Well, to begin with, let us assume you mean the entirety of the Indian subcontinent, in which case Muslims constitute 35% of the continent. This is for purposes of calculation and history.


The first proper interaction with Islam would be the Ghazni raids, which alienated quite a few Hindus and other religions too, and to this day is a source of resentment. That would have to be undone. Instead, the possibility of a Ghurite invasion being the first taste of Islam that India has would be much more beneficial. Now, assuming that Qutub-Din Aibak is the same as he is in OTL and known as a funder of temples, there is not much threat of either Sultanate-wide rebellion or alienation with the Hindu populace. Now, coming to the creation of the Islamic populace in India. Unlike other Islamic communes around the world, the Islam practiced in India inexplicably had its own caste boundaries, which were considered by them to be independent of religion. This backwardness was a major failure of Islam in India, as rather than aiming to be a liberator from shackles of caste oppression, it integrated itself into an Indian setting. Islam probably would have more followers in India if it was aimed at the lower castes.


Another thing that could have increase India's Islamic population was the lack of divisive British propaganda. The British often aimed at creating divided represantations of Muslim and Hindu rule, and ended up creating a chain of events that ultimately led to Partition. However, at a more present time, if the British hadn't totally annihiliated Muslim potentates in India, through annexation or subsidiary alliances, never mind that, there probably would be a gradual change to Islam.


To answer the last part of your question, India doesn't work on a religious-ethnic basic, but on a basis in which the two are independent of each other. Hindus and Muslims would probably be dispersed throughout the country.
 
The strength of the Hinduism which resisted conversions to Islam and later Christianity during a period of seven and a half centuries of foreign domination was, in my opinion. more as a result of the caste system than the religious faith. The loyalty to one's own caste was always stronger than any other loyalty. I think when conversions to another religion occurred it was more in groups of members of a particular caste than the conversion of individuals or families. Even today, in the twenty-first century, the stranglehold of the caste over its members is very strong. All the religious reformers throughout the long period of Indian History from Goutham Buddha down to Mohandas Gandhi, has criticized the caste system strongly. But the criticism of thousands of religious leaders and reformers have never succeeded in weakening the strength of this old system, not to comment about uprooting it. Though it is viewed as a curse of the Hinduism and a roadblock on the path of the social development, it has also prevented its adherents from crossing the border fence of the Hindu religion. For a Hindu, especially in rural villages, to be expelled from one's own caste is something worse than a death sentence.
 
Another thing that could have increase India's Islamic population was the lack of divisive British propaganda. The British often aimed at creating divided represantations of Muslim and Hindu rule, and ended up creating a chain of events that ultimately led to Partition. However, at a more present time, if the British hadn't totally annihiliated Muslim potentates in India, through annexation or subsidiary alliances, never mind that, there probably would be a gradual change to Islam.

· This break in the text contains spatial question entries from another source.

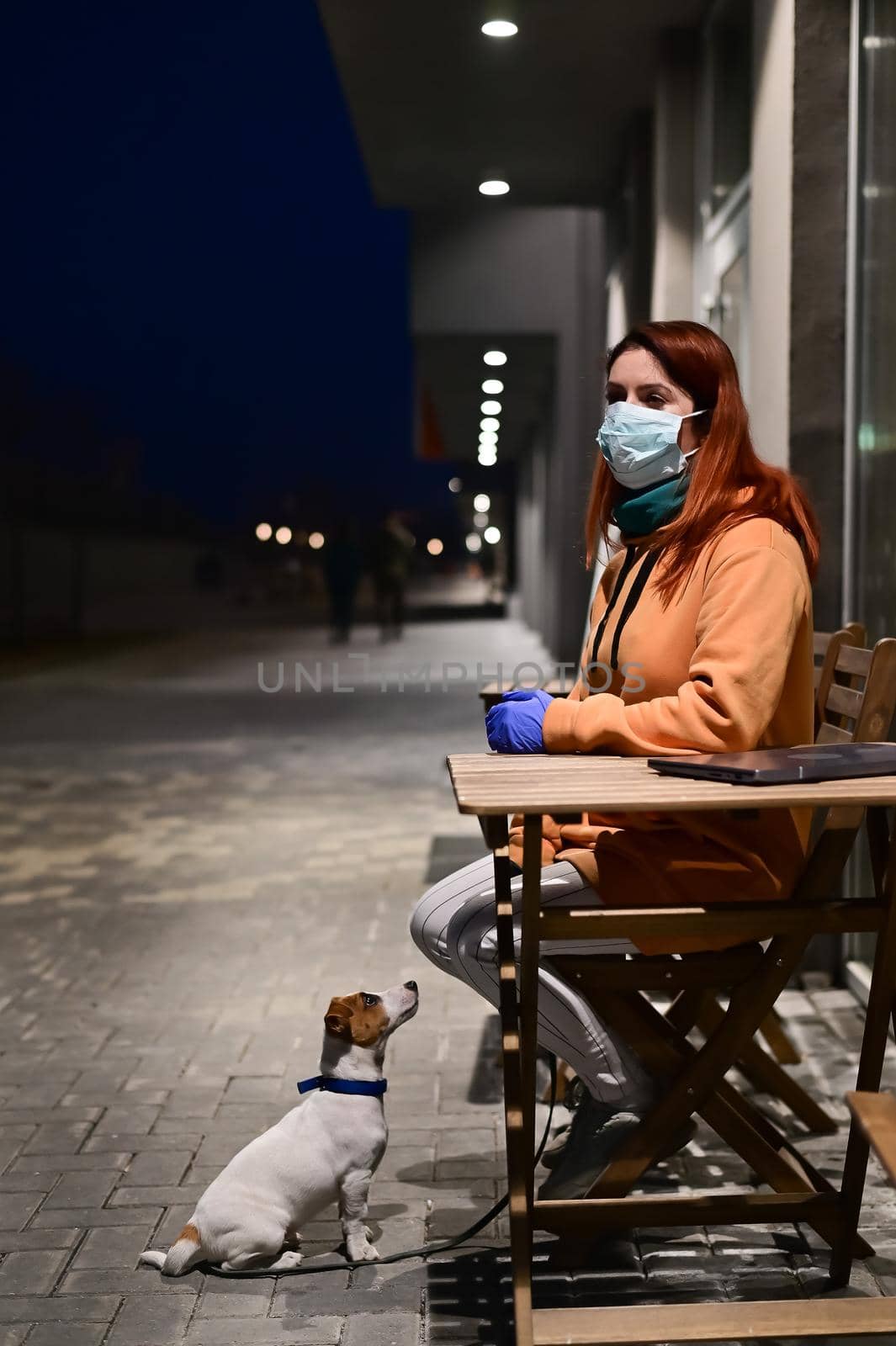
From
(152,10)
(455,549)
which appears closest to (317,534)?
(455,549)

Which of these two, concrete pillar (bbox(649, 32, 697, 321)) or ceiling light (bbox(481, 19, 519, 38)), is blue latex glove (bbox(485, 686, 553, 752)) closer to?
concrete pillar (bbox(649, 32, 697, 321))

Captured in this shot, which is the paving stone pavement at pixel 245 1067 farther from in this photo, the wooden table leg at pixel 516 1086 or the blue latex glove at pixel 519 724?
the blue latex glove at pixel 519 724

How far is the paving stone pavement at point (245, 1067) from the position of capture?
3.20 meters

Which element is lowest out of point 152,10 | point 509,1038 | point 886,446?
point 509,1038

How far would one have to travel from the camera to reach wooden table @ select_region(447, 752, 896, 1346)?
261 cm

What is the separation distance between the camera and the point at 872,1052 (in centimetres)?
308

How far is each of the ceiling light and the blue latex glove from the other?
5597 mm

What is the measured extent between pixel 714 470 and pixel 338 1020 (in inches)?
Result: 55.1

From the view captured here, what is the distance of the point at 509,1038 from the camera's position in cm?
293

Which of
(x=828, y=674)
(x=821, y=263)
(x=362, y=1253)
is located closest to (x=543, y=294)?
(x=821, y=263)

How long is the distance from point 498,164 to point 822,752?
8821mm

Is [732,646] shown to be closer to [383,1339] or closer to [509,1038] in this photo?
[509,1038]

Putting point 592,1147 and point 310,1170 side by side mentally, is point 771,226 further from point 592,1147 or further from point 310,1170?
point 310,1170

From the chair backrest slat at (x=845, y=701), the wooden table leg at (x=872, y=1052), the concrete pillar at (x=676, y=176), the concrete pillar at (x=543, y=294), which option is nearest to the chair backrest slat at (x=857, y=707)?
the chair backrest slat at (x=845, y=701)
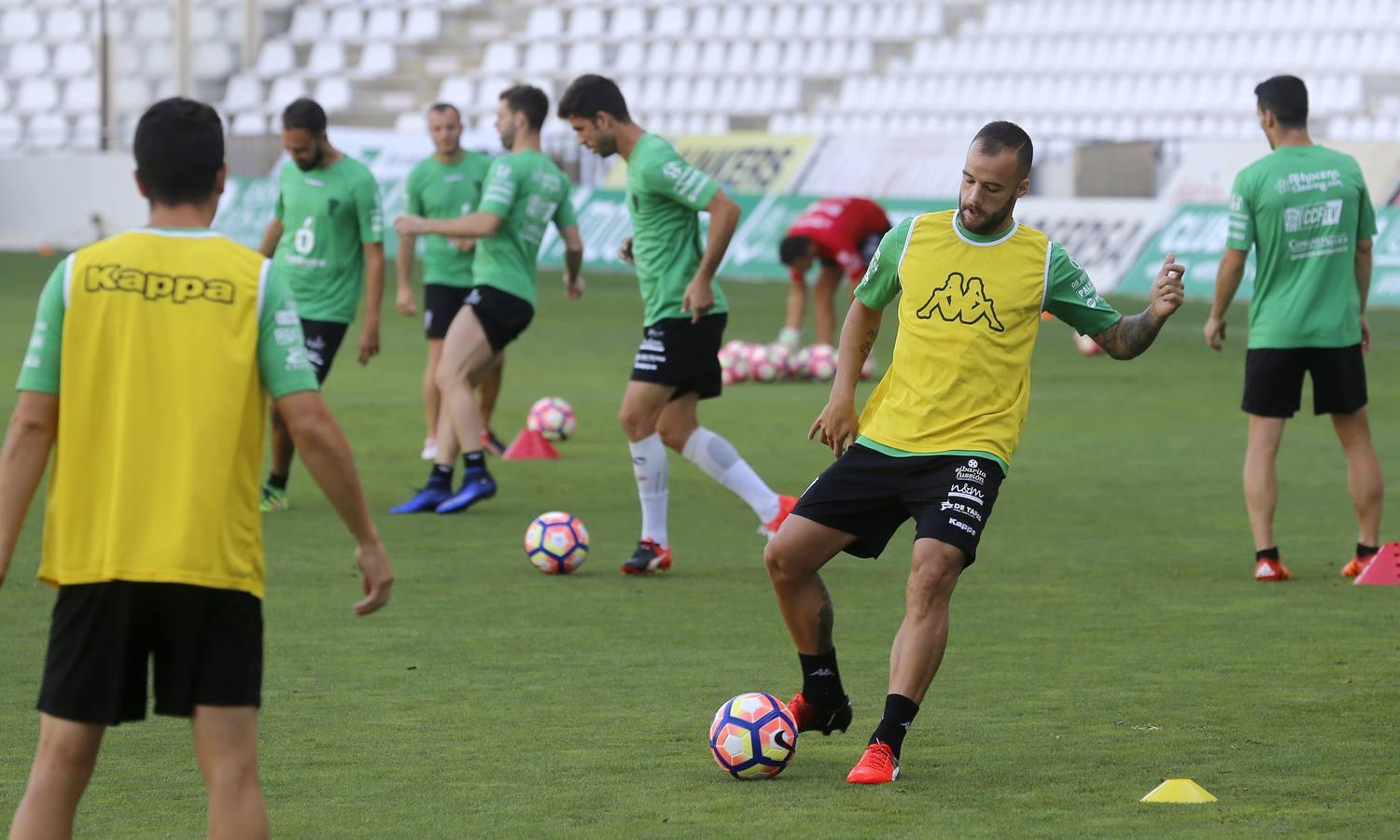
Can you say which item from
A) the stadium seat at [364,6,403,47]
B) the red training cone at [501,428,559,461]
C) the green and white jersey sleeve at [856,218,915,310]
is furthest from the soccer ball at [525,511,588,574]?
the stadium seat at [364,6,403,47]

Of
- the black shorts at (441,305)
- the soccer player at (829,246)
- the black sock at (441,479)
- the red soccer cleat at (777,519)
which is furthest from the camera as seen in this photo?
the soccer player at (829,246)

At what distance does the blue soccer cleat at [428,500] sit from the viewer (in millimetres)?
10828

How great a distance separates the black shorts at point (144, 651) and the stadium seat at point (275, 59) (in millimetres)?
42067

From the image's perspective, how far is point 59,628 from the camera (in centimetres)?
394

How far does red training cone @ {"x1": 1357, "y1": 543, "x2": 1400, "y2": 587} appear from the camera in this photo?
875 cm

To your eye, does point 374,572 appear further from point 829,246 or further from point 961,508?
point 829,246

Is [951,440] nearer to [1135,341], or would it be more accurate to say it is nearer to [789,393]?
[1135,341]

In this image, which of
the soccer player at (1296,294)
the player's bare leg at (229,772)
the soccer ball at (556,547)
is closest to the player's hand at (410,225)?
the soccer ball at (556,547)

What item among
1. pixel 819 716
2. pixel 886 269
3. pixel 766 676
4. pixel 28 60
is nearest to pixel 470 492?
pixel 766 676

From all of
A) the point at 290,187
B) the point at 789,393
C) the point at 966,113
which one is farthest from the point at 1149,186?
the point at 290,187

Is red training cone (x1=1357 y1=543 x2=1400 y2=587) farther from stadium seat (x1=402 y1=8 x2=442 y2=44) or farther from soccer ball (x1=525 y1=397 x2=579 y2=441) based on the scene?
stadium seat (x1=402 y1=8 x2=442 y2=44)

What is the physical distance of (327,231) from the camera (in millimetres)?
10820

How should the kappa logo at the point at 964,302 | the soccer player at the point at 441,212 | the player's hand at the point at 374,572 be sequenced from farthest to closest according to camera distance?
the soccer player at the point at 441,212 → the kappa logo at the point at 964,302 → the player's hand at the point at 374,572

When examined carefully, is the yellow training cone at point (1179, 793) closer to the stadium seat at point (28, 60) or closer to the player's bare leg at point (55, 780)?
the player's bare leg at point (55, 780)
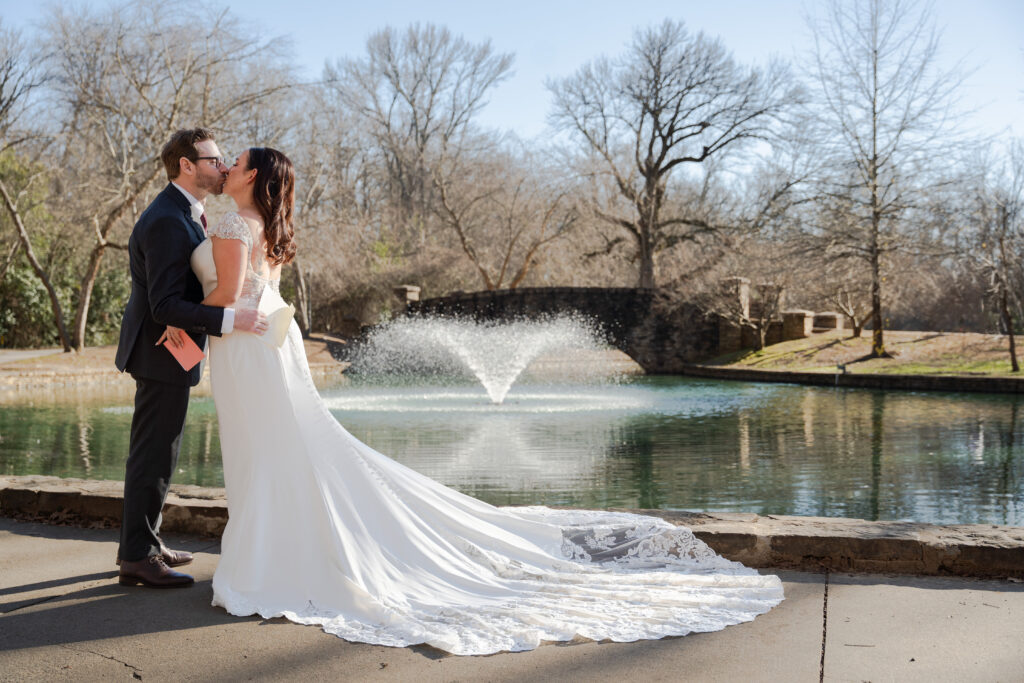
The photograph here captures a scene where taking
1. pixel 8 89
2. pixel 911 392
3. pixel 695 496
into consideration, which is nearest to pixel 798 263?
pixel 911 392

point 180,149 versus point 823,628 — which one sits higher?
point 180,149

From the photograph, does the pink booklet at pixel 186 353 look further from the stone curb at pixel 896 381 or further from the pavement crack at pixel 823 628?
the stone curb at pixel 896 381

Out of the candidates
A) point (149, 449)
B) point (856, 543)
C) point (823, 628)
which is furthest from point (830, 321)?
point (149, 449)

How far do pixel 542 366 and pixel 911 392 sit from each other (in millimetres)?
12652

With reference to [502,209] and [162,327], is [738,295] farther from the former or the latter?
[162,327]

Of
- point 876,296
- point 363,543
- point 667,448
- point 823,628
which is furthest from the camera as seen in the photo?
point 876,296

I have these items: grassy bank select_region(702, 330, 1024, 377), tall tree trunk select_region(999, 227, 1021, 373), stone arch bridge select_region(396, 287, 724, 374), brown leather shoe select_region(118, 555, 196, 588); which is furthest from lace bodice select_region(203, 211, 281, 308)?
stone arch bridge select_region(396, 287, 724, 374)

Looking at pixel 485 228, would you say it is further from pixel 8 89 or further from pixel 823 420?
pixel 823 420

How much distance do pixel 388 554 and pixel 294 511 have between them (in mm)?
375

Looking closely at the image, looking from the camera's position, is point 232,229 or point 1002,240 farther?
point 1002,240

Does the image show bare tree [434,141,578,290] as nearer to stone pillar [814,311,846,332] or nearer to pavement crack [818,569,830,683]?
stone pillar [814,311,846,332]

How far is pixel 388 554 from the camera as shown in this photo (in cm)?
330

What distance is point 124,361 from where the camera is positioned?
11.5ft

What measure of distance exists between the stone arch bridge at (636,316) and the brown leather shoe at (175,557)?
25.0 metres
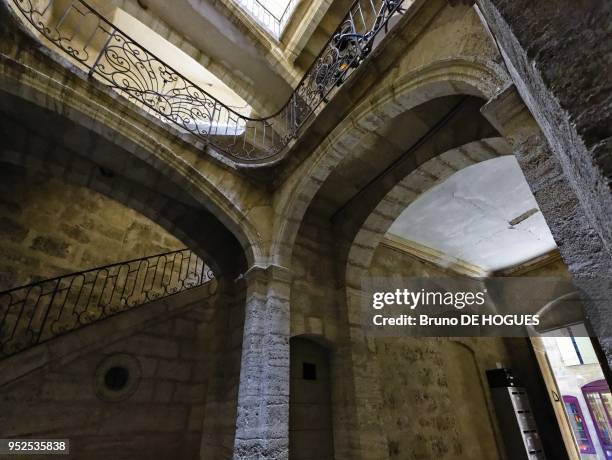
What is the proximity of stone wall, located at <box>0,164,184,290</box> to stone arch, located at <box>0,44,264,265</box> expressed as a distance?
2744 millimetres

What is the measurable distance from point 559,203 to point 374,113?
73.4 inches

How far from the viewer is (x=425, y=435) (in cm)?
410

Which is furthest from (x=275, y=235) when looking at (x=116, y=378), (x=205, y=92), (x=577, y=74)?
(x=577, y=74)

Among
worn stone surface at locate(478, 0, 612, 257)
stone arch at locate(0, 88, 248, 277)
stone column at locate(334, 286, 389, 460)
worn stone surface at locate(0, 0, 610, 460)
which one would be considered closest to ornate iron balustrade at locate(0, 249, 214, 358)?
worn stone surface at locate(0, 0, 610, 460)

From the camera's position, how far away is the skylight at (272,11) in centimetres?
675

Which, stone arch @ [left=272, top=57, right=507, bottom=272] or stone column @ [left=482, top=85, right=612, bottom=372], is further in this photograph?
stone arch @ [left=272, top=57, right=507, bottom=272]

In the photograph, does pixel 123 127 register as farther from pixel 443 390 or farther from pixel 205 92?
pixel 443 390

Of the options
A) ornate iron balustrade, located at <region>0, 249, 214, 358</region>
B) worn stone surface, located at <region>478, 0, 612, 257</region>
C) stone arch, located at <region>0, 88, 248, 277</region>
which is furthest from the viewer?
ornate iron balustrade, located at <region>0, 249, 214, 358</region>

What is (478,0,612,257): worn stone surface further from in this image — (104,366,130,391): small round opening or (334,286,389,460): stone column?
(104,366,130,391): small round opening

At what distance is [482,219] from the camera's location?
4.93 metres

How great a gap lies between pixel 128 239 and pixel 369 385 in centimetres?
529

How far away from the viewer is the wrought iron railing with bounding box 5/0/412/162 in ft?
10.5

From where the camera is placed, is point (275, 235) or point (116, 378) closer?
point (275, 235)

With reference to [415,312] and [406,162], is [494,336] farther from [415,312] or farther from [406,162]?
[406,162]
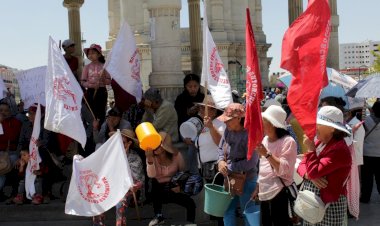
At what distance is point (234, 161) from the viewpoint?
7344 millimetres

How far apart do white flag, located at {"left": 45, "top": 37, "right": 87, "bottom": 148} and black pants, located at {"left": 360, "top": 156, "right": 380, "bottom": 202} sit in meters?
4.79

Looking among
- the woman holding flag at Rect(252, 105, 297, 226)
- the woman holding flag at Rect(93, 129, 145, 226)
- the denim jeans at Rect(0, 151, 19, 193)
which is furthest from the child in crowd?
the woman holding flag at Rect(252, 105, 297, 226)

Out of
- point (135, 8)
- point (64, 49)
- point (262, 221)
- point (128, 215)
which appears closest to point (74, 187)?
point (128, 215)

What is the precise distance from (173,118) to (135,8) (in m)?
21.0

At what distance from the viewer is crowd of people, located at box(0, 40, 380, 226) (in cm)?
559

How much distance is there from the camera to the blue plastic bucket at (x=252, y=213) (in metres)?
6.94

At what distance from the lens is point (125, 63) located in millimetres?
9516

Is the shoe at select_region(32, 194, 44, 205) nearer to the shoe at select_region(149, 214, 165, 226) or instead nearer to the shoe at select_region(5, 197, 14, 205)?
the shoe at select_region(5, 197, 14, 205)

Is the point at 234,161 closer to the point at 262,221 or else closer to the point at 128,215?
the point at 262,221

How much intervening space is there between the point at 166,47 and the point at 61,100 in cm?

Very dubious. By the time colonization came around, the Muslim states gave up converting the Hindus, realizing that conversion would be very difficult if not impossible, and Muslim rulers liked the jizya tax they got from Hindus. And as I’ve noted above, Hinduism fought quite hard against Islam, and without British rule devastating Bengal, the Chaitanya Vaishnavite cult would likely continue to prosper in Bengal, converting Muslims as well as followers of other religions - Manipur, for instance, was converted from its indigenous religion to Hinduism by Vaishnavite ascetics. There’s also Sikhism, another force threatening Islam, which would have many more followers if the Sikh Empire survived.